• Written instruction
Print, exactly as given, each line of the data from the line containing "Is pixel 578" up to and including its last line.

• Material provided
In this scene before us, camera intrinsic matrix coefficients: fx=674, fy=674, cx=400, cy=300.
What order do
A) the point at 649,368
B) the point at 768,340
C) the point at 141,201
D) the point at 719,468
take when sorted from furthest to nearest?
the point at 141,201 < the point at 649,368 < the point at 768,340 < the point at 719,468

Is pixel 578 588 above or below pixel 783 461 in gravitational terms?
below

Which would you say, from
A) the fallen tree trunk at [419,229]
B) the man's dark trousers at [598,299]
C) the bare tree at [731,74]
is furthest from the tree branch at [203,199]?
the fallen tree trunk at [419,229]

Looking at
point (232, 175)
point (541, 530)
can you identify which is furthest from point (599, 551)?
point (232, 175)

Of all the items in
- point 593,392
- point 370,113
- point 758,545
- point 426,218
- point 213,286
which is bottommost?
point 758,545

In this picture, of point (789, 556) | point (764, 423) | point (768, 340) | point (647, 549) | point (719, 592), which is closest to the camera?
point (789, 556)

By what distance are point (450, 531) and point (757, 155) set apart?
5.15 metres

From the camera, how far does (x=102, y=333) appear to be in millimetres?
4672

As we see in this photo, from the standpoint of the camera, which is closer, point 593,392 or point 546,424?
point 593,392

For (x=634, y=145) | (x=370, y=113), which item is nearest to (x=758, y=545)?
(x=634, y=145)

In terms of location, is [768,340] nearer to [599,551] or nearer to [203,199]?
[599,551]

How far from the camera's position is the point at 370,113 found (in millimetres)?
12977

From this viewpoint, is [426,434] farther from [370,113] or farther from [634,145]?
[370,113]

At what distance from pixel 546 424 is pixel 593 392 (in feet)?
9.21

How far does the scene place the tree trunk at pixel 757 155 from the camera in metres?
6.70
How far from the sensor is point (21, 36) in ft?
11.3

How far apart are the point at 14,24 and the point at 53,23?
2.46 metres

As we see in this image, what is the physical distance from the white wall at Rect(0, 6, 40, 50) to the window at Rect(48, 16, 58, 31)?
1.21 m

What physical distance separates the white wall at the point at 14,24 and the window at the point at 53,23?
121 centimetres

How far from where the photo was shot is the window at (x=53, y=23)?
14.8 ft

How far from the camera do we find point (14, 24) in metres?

• Written reply
Is pixel 578 588 above or below pixel 783 461 in gravitational terms?
below

Which would you say, from
A) the fallen tree trunk at [419,229]
B) the man's dark trousers at [598,299]
C) the bare tree at [731,74]
is furthest from the tree branch at [203,199]?
the fallen tree trunk at [419,229]

Looking at
point (232, 175)
point (541, 530)
can you identify which is furthest from point (599, 551)?
point (232, 175)

Of all the items in
- point 593,392
- point 370,113
- point 758,545
- point 426,218
- point 213,286
which is bottommost?
point 758,545

In this picture, of point (789, 556) | point (764, 423) | point (768, 340) | point (647, 549) | point (719, 592), which is closest to the camera?
point (789, 556)

By what distance are point (450, 531) and point (757, 155) set apart?
5.15 metres

From the camera, how far does (x=102, y=333) appear to be in millimetres?
4672

As we see in this photo, from the standpoint of the camera, which is closer, point 593,392 or point 546,424?
point 593,392

For (x=634, y=145) | (x=370, y=113), which item is nearest to (x=758, y=545)?
(x=634, y=145)

In terms of location, is [768,340] nearer to [599,551] or nearer to [203,199]?
[599,551]

How far from the camera's position is the point at 370,113 found (in millimetres)?
12977

From this viewpoint, is [426,434] farther from [370,113] or farther from [634,145]?
[370,113]

At what distance from pixel 546 424 is pixel 593 392 (in feet)?
9.21

How far does the scene place the tree trunk at pixel 757 155 from the camera in metres?
6.70
How far from the sensor is point (21, 36) in ft?
11.3

How far apart are the point at 14,24 and the point at 53,23?
2.46 metres

As we see in this image, what is the physical distance from the white wall at Rect(0, 6, 40, 50) to the window at Rect(48, 16, 58, 31)?
1.21 m

What physical distance separates the white wall at the point at 14,24 and the window at the point at 53,23?
121 centimetres

How far from where the photo was shot is the window at (x=53, y=23)?
14.8 ft

How far from the camera do we find point (14, 24) in metres?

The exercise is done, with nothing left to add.